### Extracted records

--------

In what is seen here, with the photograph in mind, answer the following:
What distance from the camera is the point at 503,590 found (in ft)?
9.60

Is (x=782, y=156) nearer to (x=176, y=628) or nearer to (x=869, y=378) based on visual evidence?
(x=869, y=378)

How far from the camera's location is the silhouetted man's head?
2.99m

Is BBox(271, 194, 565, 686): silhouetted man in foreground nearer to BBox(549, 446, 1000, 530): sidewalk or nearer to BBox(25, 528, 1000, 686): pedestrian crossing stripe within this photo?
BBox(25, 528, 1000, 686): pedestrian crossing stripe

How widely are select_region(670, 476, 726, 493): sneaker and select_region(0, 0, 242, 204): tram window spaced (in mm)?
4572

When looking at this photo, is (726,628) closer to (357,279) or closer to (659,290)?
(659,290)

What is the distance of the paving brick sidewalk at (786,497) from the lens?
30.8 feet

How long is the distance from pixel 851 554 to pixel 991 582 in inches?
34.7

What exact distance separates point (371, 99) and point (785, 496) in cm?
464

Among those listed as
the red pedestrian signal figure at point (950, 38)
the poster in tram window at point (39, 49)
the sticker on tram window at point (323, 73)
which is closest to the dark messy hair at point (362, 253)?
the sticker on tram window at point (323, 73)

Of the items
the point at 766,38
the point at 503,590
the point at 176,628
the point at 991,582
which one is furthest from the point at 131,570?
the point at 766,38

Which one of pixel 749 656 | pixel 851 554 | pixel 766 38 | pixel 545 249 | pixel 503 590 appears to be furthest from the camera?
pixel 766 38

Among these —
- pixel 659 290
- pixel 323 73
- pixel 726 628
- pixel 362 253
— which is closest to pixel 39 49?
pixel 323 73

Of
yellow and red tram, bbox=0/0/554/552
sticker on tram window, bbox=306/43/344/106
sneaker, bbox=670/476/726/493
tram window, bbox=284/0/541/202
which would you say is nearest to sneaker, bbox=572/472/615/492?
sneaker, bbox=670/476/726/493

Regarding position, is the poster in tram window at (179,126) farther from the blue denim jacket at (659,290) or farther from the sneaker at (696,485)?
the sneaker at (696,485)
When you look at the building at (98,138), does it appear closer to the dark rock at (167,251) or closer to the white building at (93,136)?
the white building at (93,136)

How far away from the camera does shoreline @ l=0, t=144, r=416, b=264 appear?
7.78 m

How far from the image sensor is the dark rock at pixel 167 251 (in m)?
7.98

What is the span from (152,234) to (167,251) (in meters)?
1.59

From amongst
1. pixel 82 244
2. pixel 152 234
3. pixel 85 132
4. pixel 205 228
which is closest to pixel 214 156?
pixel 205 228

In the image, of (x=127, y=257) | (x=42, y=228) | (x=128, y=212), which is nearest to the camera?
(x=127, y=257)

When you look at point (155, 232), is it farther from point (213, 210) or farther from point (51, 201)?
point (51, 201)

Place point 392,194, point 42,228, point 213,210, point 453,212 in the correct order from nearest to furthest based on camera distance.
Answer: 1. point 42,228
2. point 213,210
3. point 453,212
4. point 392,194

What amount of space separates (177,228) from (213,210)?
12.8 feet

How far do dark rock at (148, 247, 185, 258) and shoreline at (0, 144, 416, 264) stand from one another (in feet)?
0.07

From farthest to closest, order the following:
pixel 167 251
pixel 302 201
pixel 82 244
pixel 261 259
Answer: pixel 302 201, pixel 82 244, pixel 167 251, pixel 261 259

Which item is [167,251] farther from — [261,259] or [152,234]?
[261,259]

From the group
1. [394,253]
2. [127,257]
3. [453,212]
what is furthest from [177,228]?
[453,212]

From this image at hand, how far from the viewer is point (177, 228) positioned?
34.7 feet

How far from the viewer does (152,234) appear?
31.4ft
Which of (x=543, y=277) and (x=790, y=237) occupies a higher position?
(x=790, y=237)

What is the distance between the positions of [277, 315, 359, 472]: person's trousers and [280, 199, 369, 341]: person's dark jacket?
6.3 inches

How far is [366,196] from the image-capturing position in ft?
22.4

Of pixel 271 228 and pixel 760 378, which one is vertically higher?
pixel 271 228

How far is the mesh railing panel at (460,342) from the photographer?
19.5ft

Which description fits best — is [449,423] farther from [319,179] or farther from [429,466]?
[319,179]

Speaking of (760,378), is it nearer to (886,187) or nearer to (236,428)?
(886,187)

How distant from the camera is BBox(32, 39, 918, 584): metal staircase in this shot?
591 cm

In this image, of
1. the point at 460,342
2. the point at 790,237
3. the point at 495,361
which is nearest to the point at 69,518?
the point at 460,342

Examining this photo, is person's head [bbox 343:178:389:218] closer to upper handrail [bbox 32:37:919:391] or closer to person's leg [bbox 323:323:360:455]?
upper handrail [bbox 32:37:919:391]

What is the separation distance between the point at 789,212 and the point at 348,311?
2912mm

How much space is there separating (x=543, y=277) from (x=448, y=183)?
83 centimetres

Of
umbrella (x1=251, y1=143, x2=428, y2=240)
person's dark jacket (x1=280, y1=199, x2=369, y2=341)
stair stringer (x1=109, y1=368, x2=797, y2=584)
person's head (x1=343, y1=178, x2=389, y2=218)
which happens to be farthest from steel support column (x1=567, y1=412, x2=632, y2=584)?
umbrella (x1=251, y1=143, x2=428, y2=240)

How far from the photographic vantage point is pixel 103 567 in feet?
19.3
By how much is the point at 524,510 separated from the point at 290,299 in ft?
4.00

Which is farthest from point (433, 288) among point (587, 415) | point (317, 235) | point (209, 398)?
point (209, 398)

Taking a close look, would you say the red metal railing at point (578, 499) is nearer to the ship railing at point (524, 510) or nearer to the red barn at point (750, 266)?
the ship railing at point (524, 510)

--------

### Work to complete
Repeat the records above exactly.

### Full output
In what is seen here, with the photograph in mind, answer the following:
What distance from the camera is the point at 503,590 found (in ft)?
9.60

Is (x=782, y=156) nearer to (x=176, y=628) or nearer to (x=869, y=378) based on visual evidence?
(x=869, y=378)

How far from the camera's location is the silhouetted man's head?
2.99m

Is BBox(271, 194, 565, 686): silhouetted man in foreground nearer to BBox(549, 446, 1000, 530): sidewalk or nearer to BBox(25, 528, 1000, 686): pedestrian crossing stripe within this photo?
BBox(25, 528, 1000, 686): pedestrian crossing stripe

How widely are select_region(670, 476, 726, 493): sneaker and select_region(0, 0, 242, 204): tram window spaced (in mm)?
4572

When looking at this photo, is (726,628) closer to (357,279) or closer to (659,290)?
(659,290)

What is the distance of the paving brick sidewalk at (786,497) from the lens?
30.8 feet

How long is the distance from pixel 851 554 to pixel 991 582 in inches?
34.7

What exact distance separates point (371, 99) and point (785, 496) in cm?
464

Among those listed as
the red pedestrian signal figure at point (950, 38)
the poster in tram window at point (39, 49)
the sticker on tram window at point (323, 73)
which is closest to the dark messy hair at point (362, 253)?
the sticker on tram window at point (323, 73)

Of the items
the point at 766,38
the point at 503,590
the point at 176,628
the point at 991,582
which one is furthest from the point at 131,570?
the point at 766,38

Which one of pixel 749 656 | pixel 851 554 | pixel 766 38 | pixel 545 249 | pixel 503 590 appears to be furthest from the camera?
pixel 766 38

Among these —
- pixel 659 290
- pixel 323 73
- pixel 726 628
- pixel 362 253
— which is closest to pixel 39 49?
pixel 323 73

Of
yellow and red tram, bbox=0/0/554/552
sticker on tram window, bbox=306/43/344/106
sneaker, bbox=670/476/726/493
tram window, bbox=284/0/541/202
which would you say is nearest to sneaker, bbox=572/472/615/492?
sneaker, bbox=670/476/726/493

Regarding position, is the poster in tram window at (179,126) farther from the blue denim jacket at (659,290) or farther from the sneaker at (696,485)?
the sneaker at (696,485)
When you look at the building at (98,138), does it appear closer to the dark rock at (167,251) or closer to the white building at (93,136)?
the white building at (93,136)

How far away from the camera does shoreline @ l=0, t=144, r=416, b=264 appear?
7.78 m

How far from the image sensor is the dark rock at pixel 167 251 (in m)?
7.98

What is the span from (152,234) to (167,251) (in meters)?
1.59

From amongst
1. pixel 82 244
2. pixel 152 234
3. pixel 85 132
4. pixel 205 228
which is closest to pixel 214 156?
pixel 205 228

In the image, of (x=127, y=257) | (x=42, y=228) | (x=128, y=212), which is nearest to the camera?
(x=127, y=257)

When you look at point (155, 232), is it farther from point (213, 210) or farther from point (51, 201)?
point (51, 201)

Place point 392,194, point 42,228, point 213,210, point 453,212 in the correct order from nearest to furthest based on camera distance.
Answer: 1. point 42,228
2. point 213,210
3. point 453,212
4. point 392,194

What amount of space separates (177,228) from (213,210)?
12.8 feet

How far do dark rock at (148, 247, 185, 258) and shoreline at (0, 144, 416, 264) stand from one another (in feet)?
0.07

From farthest to closest, order the following:
pixel 167 251
pixel 302 201
pixel 82 244
pixel 261 259
Answer: pixel 302 201, pixel 82 244, pixel 167 251, pixel 261 259

Which item is [167,251] farther from — [261,259] or [152,234]?
[261,259]

From the group
1. [394,253]
2. [127,257]
3. [453,212]
what is furthest from [177,228]?
[453,212]

From this image at hand, how far from the viewer is point (177, 228) positioned?
34.7 feet

How far from the viewer does (152,234) appear?
31.4ft
Which of (x=543, y=277) and (x=790, y=237) occupies a higher position?
(x=790, y=237)

What is the distance between the positions of [277, 315, 359, 472]: person's trousers and [280, 199, 369, 341]: person's dark jacket?
6.3 inches

How far is [366,196] from the image-capturing position in ft?
22.4

Of pixel 271 228 and pixel 760 378, which one is vertically higher?
pixel 271 228

How far is the mesh railing panel at (460,342) from the photographer?
19.5ft

Which description fits best — is [449,423] farther from [319,179] or farther from [429,466]?
[319,179]

Speaking of (760,378), is it nearer to (886,187) or nearer to (236,428)?
(886,187)

How distant from the camera is BBox(32, 39, 918, 584): metal staircase in this shot?
591 cm

In this image, of
1. the point at 460,342
2. the point at 790,237
3. the point at 495,361
which is nearest to the point at 69,518?
the point at 460,342

Examining this photo, is person's head [bbox 343:178:389:218] closer to upper handrail [bbox 32:37:919:391] or closer to person's leg [bbox 323:323:360:455]?
upper handrail [bbox 32:37:919:391]

What is the separation distance between the point at 789,212 and the point at 348,311?
2912mm

How much space is there separating (x=543, y=277) from (x=448, y=183)?
83 centimetres

Of
umbrella (x1=251, y1=143, x2=428, y2=240)
person's dark jacket (x1=280, y1=199, x2=369, y2=341)
stair stringer (x1=109, y1=368, x2=797, y2=584)
person's head (x1=343, y1=178, x2=389, y2=218)
which happens to be farthest from steel support column (x1=567, y1=412, x2=632, y2=584)?
umbrella (x1=251, y1=143, x2=428, y2=240)

How far from the photographic vantage point is pixel 103 567 in feet?
19.3
By how much is the point at 524,510 separated from the point at 290,299 in ft?
4.00

Which is farthest from point (433, 288) among point (587, 415) | point (317, 235) | point (209, 398)?
point (209, 398)

Taking a close look, would you say the red metal railing at point (578, 499) is nearer to the ship railing at point (524, 510) or nearer to the red barn at point (750, 266)?
the ship railing at point (524, 510)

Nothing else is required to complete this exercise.